=== Records to process ===
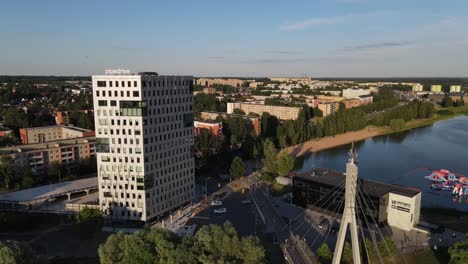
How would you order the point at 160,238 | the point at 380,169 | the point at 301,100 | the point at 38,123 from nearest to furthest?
the point at 160,238, the point at 380,169, the point at 38,123, the point at 301,100

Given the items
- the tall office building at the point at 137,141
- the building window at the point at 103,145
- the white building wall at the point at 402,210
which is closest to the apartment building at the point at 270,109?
the white building wall at the point at 402,210

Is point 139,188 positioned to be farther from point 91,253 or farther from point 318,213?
point 318,213

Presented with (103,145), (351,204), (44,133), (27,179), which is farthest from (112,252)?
(44,133)

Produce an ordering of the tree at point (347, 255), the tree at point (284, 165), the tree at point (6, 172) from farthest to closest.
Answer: the tree at point (284, 165) → the tree at point (6, 172) → the tree at point (347, 255)

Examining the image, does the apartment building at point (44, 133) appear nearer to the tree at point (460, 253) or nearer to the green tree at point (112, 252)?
the green tree at point (112, 252)

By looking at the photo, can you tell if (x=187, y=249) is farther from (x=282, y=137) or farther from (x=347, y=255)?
(x=282, y=137)

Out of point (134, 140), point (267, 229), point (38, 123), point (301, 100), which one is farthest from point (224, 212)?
point (301, 100)
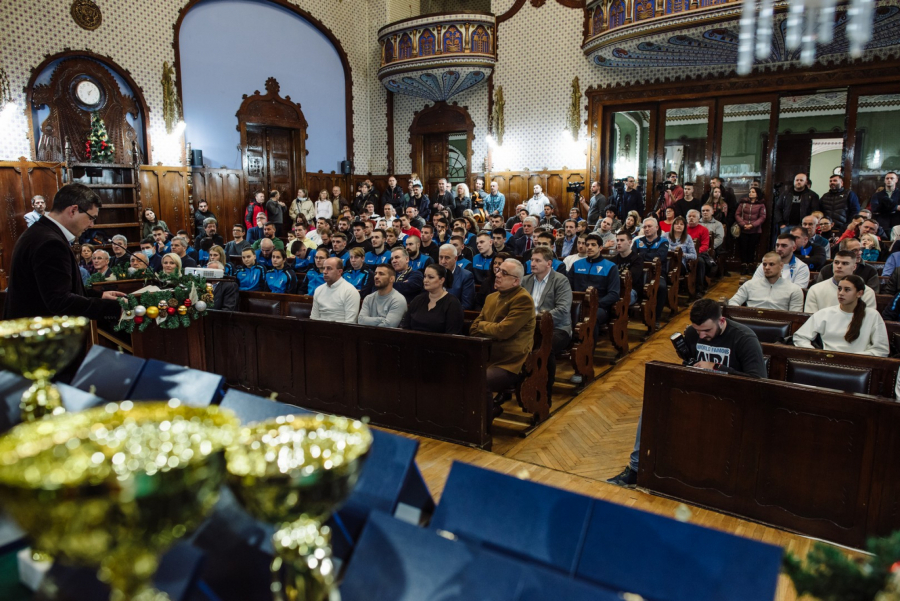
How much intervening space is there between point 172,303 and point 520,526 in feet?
11.3

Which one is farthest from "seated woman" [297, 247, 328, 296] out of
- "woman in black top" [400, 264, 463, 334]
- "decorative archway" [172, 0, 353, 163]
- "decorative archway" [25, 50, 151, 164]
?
"decorative archway" [172, 0, 353, 163]

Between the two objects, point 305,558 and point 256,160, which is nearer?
point 305,558

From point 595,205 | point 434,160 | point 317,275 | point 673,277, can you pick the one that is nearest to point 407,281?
point 317,275

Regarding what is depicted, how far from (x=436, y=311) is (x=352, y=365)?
71 cm

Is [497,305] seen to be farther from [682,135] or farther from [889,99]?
[889,99]

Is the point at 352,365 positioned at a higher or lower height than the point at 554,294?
lower

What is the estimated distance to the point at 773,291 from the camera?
16.4 feet

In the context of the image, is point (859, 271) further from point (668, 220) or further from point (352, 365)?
point (352, 365)

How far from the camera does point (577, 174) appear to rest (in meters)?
11.8

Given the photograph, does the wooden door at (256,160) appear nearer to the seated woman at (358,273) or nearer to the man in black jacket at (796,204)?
the seated woman at (358,273)

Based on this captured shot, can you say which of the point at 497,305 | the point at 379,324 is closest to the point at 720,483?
the point at 497,305

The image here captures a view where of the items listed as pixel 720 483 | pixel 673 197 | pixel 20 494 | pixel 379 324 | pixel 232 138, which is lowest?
pixel 720 483

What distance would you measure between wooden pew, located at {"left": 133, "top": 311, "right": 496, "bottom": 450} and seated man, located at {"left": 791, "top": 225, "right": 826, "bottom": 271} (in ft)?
14.8

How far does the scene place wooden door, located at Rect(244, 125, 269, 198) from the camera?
39.1 ft
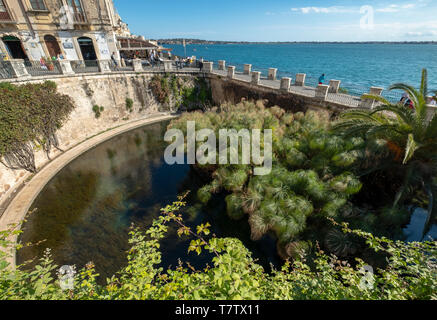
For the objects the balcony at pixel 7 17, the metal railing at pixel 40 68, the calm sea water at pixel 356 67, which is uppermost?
the balcony at pixel 7 17

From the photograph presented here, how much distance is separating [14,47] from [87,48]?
614cm

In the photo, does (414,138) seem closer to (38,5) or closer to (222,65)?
(222,65)

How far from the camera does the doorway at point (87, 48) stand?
21.8 m

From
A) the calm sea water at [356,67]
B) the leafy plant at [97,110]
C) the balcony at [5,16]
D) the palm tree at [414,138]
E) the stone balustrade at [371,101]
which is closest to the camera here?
the palm tree at [414,138]

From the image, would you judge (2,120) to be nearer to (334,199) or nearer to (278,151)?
(278,151)

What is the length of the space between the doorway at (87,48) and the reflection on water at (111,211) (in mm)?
12885

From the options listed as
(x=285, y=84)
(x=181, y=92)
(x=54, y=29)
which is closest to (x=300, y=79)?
(x=285, y=84)

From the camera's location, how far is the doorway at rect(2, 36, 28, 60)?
1908 centimetres

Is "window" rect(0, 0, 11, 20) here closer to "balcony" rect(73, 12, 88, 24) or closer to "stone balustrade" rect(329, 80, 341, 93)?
"balcony" rect(73, 12, 88, 24)

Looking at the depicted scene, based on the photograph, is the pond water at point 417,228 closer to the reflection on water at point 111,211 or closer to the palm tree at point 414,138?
the palm tree at point 414,138

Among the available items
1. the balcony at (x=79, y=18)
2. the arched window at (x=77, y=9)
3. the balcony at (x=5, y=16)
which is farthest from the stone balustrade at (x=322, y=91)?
the balcony at (x=5, y=16)

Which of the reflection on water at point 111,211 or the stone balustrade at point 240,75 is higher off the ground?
the stone balustrade at point 240,75

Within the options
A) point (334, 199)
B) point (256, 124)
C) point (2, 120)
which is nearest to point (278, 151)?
point (256, 124)

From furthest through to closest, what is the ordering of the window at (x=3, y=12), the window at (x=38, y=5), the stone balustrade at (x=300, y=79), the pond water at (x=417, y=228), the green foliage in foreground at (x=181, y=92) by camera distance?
the green foliage in foreground at (x=181, y=92), the window at (x=38, y=5), the window at (x=3, y=12), the stone balustrade at (x=300, y=79), the pond water at (x=417, y=228)
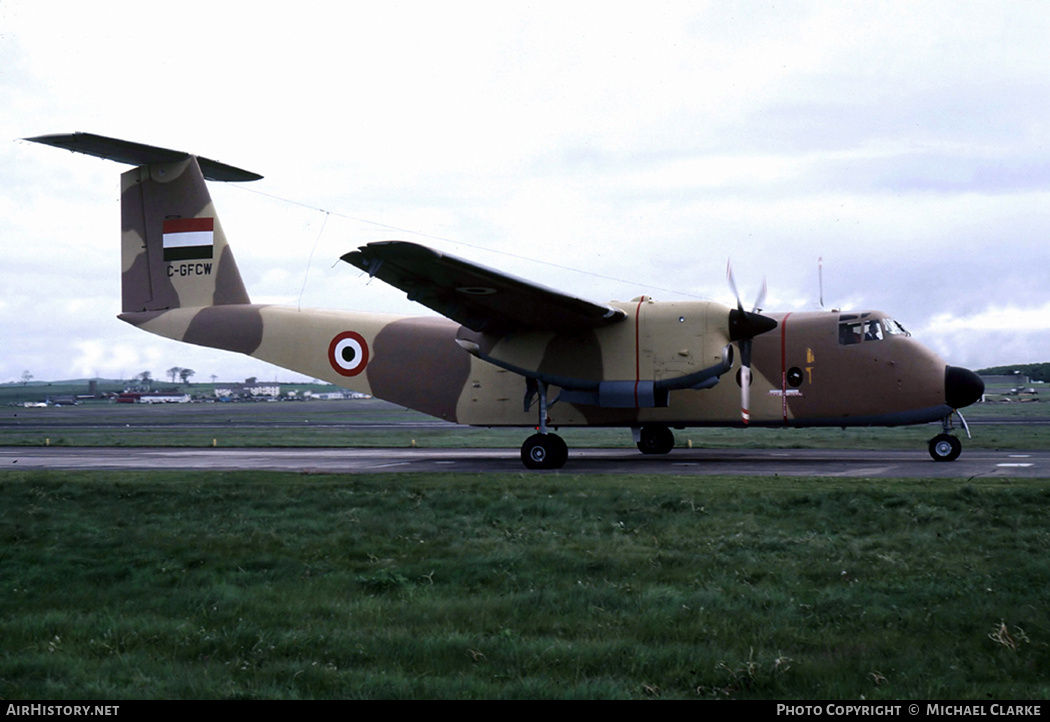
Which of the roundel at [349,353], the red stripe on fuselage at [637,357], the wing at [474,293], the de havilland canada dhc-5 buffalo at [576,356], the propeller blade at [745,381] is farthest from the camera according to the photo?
the roundel at [349,353]

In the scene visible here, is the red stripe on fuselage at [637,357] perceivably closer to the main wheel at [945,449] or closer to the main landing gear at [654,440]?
the main landing gear at [654,440]

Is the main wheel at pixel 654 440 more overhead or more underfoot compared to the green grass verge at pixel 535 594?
more overhead

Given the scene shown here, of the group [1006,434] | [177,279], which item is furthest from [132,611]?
[1006,434]

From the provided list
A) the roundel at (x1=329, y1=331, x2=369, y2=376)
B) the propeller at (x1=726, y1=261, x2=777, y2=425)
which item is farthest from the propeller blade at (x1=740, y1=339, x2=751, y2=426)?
the roundel at (x1=329, y1=331, x2=369, y2=376)

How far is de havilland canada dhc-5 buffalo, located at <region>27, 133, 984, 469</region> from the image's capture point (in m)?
18.9

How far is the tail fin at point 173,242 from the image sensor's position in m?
23.9

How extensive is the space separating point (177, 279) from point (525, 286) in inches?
464

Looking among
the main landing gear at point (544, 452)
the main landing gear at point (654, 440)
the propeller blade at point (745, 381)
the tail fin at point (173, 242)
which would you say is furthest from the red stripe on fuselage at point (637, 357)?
the tail fin at point (173, 242)

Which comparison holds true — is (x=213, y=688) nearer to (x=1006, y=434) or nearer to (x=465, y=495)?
(x=465, y=495)

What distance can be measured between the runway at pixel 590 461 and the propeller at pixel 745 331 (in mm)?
1490

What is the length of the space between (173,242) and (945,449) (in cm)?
2079

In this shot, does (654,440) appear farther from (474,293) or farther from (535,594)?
(535,594)
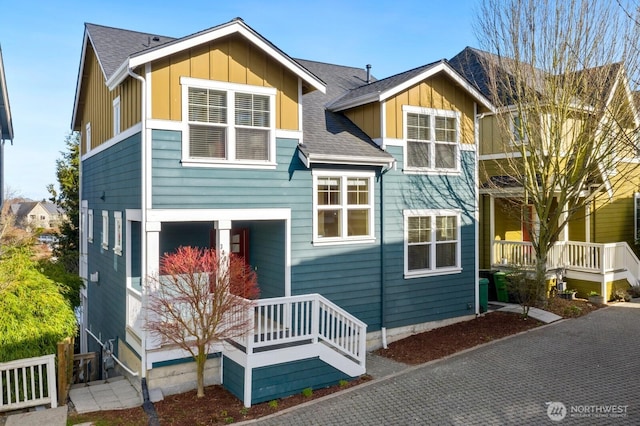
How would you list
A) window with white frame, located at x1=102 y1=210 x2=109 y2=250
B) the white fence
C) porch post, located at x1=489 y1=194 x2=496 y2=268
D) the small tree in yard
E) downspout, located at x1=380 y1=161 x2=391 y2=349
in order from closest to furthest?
the white fence < the small tree in yard < downspout, located at x1=380 y1=161 x2=391 y2=349 < window with white frame, located at x1=102 y1=210 x2=109 y2=250 < porch post, located at x1=489 y1=194 x2=496 y2=268

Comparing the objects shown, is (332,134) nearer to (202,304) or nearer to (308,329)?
(308,329)

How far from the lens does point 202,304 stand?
848cm

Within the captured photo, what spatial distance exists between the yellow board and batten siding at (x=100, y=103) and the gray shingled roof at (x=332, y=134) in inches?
147

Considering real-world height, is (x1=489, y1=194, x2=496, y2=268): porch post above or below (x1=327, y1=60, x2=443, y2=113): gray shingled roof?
below

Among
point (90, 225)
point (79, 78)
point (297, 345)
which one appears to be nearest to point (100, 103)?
point (79, 78)

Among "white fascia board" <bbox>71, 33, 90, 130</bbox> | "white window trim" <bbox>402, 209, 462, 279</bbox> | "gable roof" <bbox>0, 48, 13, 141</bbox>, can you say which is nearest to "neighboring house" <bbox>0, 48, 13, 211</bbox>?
"gable roof" <bbox>0, 48, 13, 141</bbox>

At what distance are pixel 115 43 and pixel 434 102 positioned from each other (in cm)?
908

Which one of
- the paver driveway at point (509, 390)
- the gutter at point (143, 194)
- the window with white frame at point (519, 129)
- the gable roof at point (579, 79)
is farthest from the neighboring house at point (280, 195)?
the gable roof at point (579, 79)

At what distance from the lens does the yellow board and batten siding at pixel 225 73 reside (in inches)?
362

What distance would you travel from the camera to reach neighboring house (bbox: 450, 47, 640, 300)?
14.5m

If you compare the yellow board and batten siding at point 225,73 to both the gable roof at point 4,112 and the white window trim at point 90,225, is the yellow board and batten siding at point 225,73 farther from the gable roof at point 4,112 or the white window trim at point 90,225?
the gable roof at point 4,112

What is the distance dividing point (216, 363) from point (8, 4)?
426 inches

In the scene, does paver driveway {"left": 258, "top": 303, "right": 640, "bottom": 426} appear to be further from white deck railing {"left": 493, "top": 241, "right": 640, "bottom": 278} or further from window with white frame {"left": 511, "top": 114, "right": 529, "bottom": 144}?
window with white frame {"left": 511, "top": 114, "right": 529, "bottom": 144}

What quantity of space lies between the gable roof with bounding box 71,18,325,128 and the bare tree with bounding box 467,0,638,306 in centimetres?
678
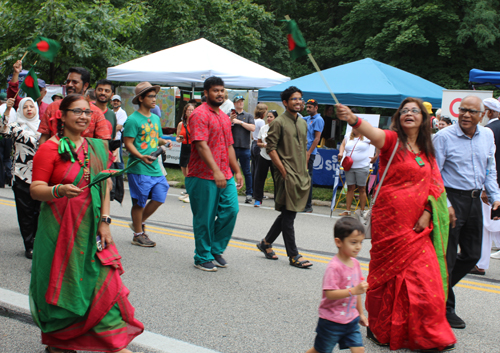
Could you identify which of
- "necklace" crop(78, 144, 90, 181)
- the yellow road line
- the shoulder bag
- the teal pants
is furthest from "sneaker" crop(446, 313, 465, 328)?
"necklace" crop(78, 144, 90, 181)

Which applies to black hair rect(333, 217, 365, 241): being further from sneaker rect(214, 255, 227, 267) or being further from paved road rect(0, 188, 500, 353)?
sneaker rect(214, 255, 227, 267)

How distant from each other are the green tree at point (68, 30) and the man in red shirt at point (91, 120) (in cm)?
1271

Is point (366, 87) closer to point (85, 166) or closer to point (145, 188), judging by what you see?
point (145, 188)

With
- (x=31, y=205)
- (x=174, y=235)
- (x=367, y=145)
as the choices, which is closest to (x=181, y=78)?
(x=367, y=145)

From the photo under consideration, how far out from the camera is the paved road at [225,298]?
3879mm

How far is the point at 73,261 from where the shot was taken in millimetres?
3301

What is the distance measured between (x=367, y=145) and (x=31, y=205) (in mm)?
5890

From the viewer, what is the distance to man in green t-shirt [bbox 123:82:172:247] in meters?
6.38

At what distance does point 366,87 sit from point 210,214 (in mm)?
7618

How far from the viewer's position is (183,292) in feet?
16.2

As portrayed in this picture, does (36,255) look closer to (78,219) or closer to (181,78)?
(78,219)

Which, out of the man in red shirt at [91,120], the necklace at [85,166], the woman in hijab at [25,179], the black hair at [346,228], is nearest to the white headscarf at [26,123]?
the woman in hijab at [25,179]

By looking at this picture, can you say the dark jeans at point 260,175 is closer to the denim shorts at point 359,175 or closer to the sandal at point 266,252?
the denim shorts at point 359,175

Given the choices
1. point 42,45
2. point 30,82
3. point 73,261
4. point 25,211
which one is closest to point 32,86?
point 30,82
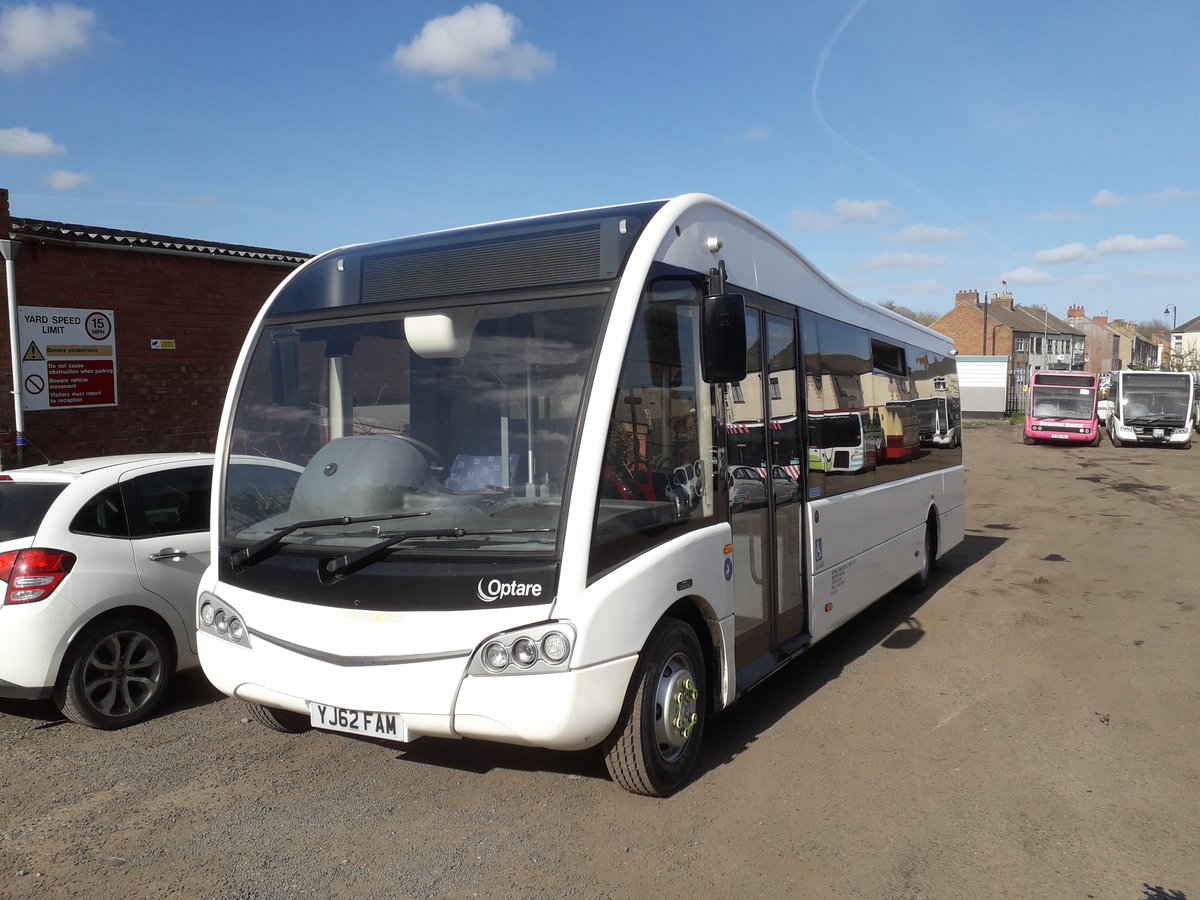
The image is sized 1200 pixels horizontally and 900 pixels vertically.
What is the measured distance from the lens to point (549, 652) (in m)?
3.85

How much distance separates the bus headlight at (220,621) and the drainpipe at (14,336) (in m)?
7.56

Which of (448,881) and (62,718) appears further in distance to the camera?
(62,718)

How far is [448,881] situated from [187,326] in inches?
425

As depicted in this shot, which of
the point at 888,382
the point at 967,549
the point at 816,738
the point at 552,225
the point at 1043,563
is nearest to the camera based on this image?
the point at 552,225

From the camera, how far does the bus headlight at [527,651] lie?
12.6 ft

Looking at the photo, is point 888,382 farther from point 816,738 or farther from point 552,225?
point 552,225

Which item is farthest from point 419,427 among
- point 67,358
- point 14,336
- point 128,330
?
point 128,330

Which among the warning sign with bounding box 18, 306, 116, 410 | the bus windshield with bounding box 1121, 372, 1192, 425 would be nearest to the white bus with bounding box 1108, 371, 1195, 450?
the bus windshield with bounding box 1121, 372, 1192, 425

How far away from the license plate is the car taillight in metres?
2.08

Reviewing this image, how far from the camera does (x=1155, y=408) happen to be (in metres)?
33.1

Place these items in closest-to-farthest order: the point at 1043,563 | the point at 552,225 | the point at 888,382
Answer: the point at 552,225, the point at 888,382, the point at 1043,563

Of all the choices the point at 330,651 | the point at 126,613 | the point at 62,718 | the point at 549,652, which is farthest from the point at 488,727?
the point at 62,718

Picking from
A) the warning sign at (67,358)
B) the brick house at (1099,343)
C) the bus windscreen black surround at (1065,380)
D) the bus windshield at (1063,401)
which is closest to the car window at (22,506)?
the warning sign at (67,358)

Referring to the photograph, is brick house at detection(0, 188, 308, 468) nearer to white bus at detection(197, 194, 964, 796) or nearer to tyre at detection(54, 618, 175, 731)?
tyre at detection(54, 618, 175, 731)
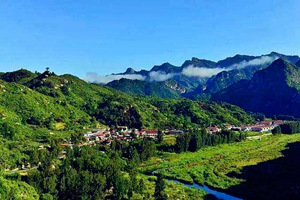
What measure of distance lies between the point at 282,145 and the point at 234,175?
73041mm

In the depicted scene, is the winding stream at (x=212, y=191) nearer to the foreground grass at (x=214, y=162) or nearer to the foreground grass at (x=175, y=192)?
the foreground grass at (x=214, y=162)

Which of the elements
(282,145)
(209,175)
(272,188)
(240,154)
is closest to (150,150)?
(209,175)

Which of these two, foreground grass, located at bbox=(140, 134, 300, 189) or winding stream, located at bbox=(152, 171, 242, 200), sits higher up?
foreground grass, located at bbox=(140, 134, 300, 189)

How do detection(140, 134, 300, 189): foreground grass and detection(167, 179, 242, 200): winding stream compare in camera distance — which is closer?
detection(167, 179, 242, 200): winding stream

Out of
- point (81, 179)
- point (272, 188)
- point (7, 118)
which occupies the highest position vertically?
point (7, 118)

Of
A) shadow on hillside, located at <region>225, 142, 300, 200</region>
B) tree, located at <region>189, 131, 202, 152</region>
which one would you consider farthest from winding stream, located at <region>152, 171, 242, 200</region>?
tree, located at <region>189, 131, 202, 152</region>

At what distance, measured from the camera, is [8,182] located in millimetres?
71688

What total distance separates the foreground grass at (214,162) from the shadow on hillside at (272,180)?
4401 millimetres

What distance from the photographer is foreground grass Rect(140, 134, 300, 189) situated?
117562 mm

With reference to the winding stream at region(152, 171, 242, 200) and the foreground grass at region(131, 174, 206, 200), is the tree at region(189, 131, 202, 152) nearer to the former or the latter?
the winding stream at region(152, 171, 242, 200)

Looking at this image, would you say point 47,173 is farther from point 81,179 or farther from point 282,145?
point 282,145

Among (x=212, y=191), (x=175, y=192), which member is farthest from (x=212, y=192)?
(x=175, y=192)

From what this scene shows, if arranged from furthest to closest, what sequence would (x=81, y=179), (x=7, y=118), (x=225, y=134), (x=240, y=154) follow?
(x=225, y=134), (x=7, y=118), (x=240, y=154), (x=81, y=179)

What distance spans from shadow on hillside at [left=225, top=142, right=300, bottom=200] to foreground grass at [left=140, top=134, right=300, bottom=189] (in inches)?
173
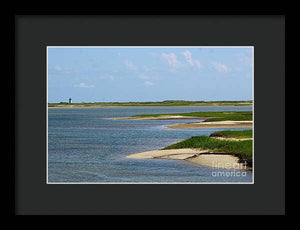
===
Description of the task: Show every line of the records that contains the word "stream".

Answer to the task:
In the depicted scene, is the winding stream at (x=212, y=191) nearer to the foreground grass at (x=214, y=162) or nearer to the foreground grass at (x=175, y=192)?
Which of these two, foreground grass, located at bbox=(140, 134, 300, 189) or winding stream, located at bbox=(152, 171, 242, 200), sits higher up?
How do detection(140, 134, 300, 189): foreground grass and detection(167, 179, 242, 200): winding stream compare in camera distance — which is closer?
detection(167, 179, 242, 200): winding stream
which one would you consider farthest from winding stream, located at <region>152, 171, 242, 200</region>?
With reference to the winding stream at region(152, 171, 242, 200) and the foreground grass at region(131, 174, 206, 200), is the tree at region(189, 131, 202, 152) nearer to the former or the latter?
the winding stream at region(152, 171, 242, 200)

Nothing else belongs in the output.